_Instruction_
State how many lines in the data below contain the word "physical", and please reply with the number alone.

_Entries provided_
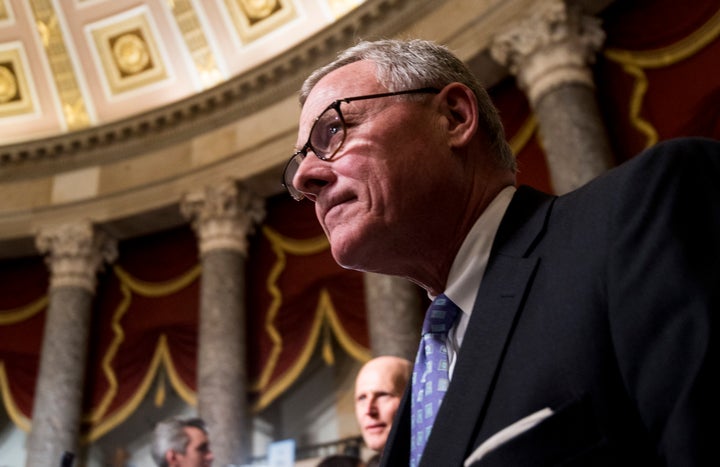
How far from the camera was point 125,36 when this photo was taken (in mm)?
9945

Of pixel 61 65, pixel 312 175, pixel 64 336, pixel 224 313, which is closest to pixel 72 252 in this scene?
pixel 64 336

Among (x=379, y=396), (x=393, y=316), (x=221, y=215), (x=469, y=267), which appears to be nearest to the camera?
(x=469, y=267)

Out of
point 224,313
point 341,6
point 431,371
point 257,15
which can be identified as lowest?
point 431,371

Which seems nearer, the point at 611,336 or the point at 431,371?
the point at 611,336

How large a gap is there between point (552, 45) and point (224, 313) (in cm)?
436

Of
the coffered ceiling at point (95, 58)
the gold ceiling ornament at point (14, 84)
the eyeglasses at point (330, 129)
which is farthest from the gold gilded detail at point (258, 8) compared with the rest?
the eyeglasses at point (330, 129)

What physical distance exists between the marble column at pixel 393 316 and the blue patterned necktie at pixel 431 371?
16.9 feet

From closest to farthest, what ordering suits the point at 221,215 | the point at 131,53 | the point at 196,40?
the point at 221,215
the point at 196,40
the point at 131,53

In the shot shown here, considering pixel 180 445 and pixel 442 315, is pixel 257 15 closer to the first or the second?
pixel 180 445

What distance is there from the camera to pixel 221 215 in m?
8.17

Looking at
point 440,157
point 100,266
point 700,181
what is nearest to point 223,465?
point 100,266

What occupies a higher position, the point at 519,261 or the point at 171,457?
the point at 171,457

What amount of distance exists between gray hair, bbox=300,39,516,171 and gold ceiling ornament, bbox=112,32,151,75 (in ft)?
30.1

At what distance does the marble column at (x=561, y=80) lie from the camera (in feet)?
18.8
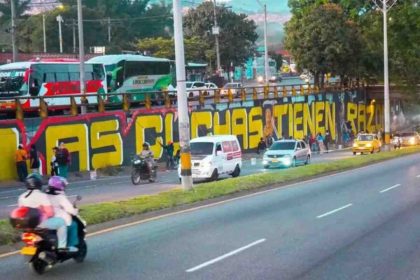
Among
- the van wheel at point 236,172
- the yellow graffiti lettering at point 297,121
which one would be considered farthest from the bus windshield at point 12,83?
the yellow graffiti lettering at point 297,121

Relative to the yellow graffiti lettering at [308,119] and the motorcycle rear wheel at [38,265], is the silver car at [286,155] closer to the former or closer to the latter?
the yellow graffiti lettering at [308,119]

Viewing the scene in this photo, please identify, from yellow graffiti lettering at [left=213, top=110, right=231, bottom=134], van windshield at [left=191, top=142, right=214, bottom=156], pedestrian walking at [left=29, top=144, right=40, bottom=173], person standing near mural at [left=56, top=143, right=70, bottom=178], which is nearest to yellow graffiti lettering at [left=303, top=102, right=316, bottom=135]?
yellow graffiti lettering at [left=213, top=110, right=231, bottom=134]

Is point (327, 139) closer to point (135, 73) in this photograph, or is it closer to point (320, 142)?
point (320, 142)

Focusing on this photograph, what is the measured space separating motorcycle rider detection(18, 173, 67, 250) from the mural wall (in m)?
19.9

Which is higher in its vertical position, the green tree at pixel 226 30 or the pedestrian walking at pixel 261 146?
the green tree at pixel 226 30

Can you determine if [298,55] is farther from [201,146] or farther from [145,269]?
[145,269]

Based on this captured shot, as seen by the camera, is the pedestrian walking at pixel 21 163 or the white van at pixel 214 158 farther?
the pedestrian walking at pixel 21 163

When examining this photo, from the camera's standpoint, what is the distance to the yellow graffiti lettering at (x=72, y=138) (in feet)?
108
==
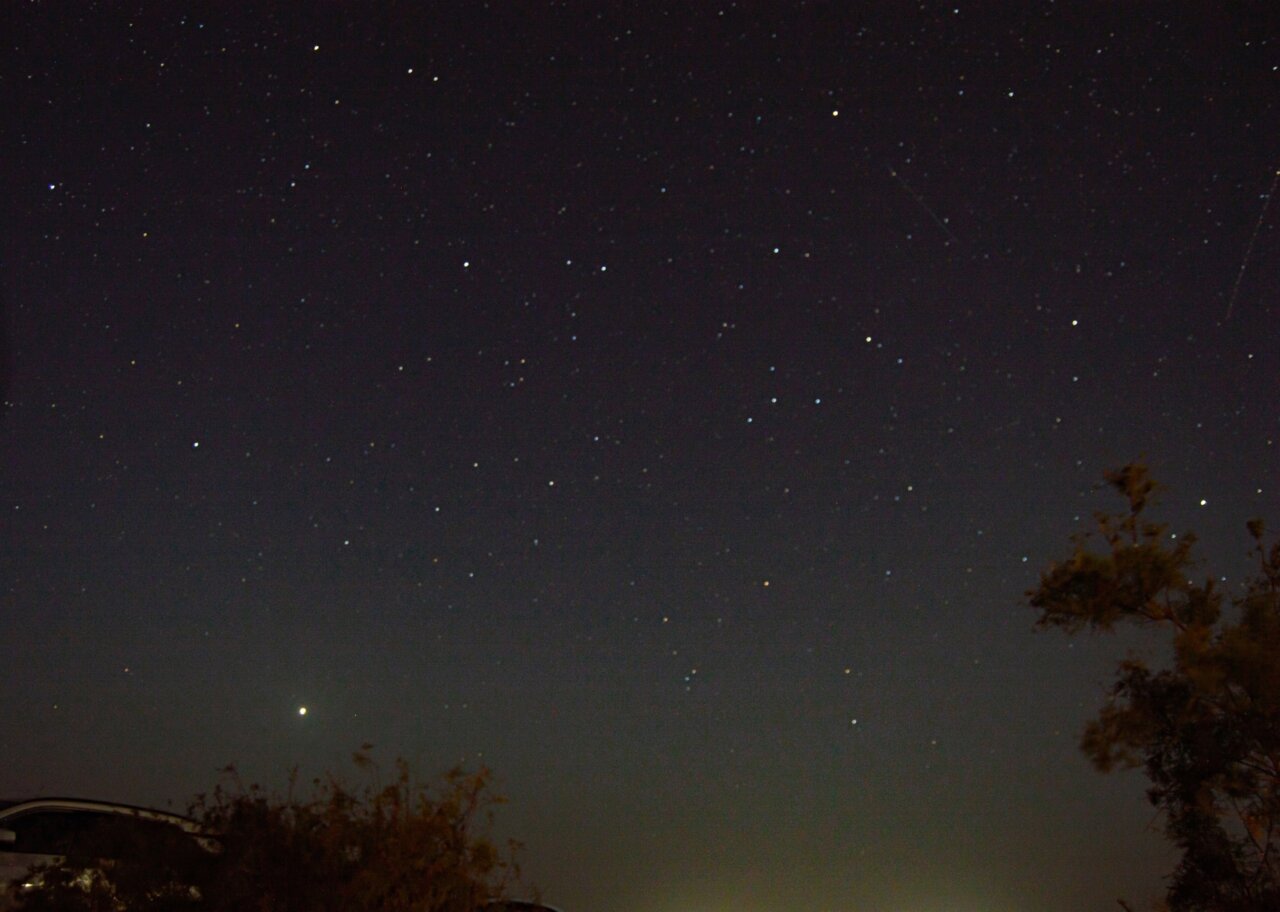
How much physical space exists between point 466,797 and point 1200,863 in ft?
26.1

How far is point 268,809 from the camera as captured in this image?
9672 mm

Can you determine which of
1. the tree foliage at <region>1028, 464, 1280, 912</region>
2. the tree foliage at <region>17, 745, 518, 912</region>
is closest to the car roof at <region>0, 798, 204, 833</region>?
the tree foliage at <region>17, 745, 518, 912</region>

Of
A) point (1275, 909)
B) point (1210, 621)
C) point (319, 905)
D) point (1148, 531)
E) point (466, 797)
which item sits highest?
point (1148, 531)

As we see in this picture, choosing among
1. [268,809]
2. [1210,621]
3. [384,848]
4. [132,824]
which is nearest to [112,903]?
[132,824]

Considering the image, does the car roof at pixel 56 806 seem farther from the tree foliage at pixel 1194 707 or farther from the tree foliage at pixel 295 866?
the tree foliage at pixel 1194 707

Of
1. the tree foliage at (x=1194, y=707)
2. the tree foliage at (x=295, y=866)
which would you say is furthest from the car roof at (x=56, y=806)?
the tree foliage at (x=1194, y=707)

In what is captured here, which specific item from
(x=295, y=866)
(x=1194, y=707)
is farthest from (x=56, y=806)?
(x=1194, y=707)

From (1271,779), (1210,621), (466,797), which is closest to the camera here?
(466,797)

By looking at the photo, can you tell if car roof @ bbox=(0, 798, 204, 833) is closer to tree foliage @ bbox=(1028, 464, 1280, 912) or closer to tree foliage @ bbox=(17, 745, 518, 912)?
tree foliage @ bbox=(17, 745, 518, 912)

_Task response_
2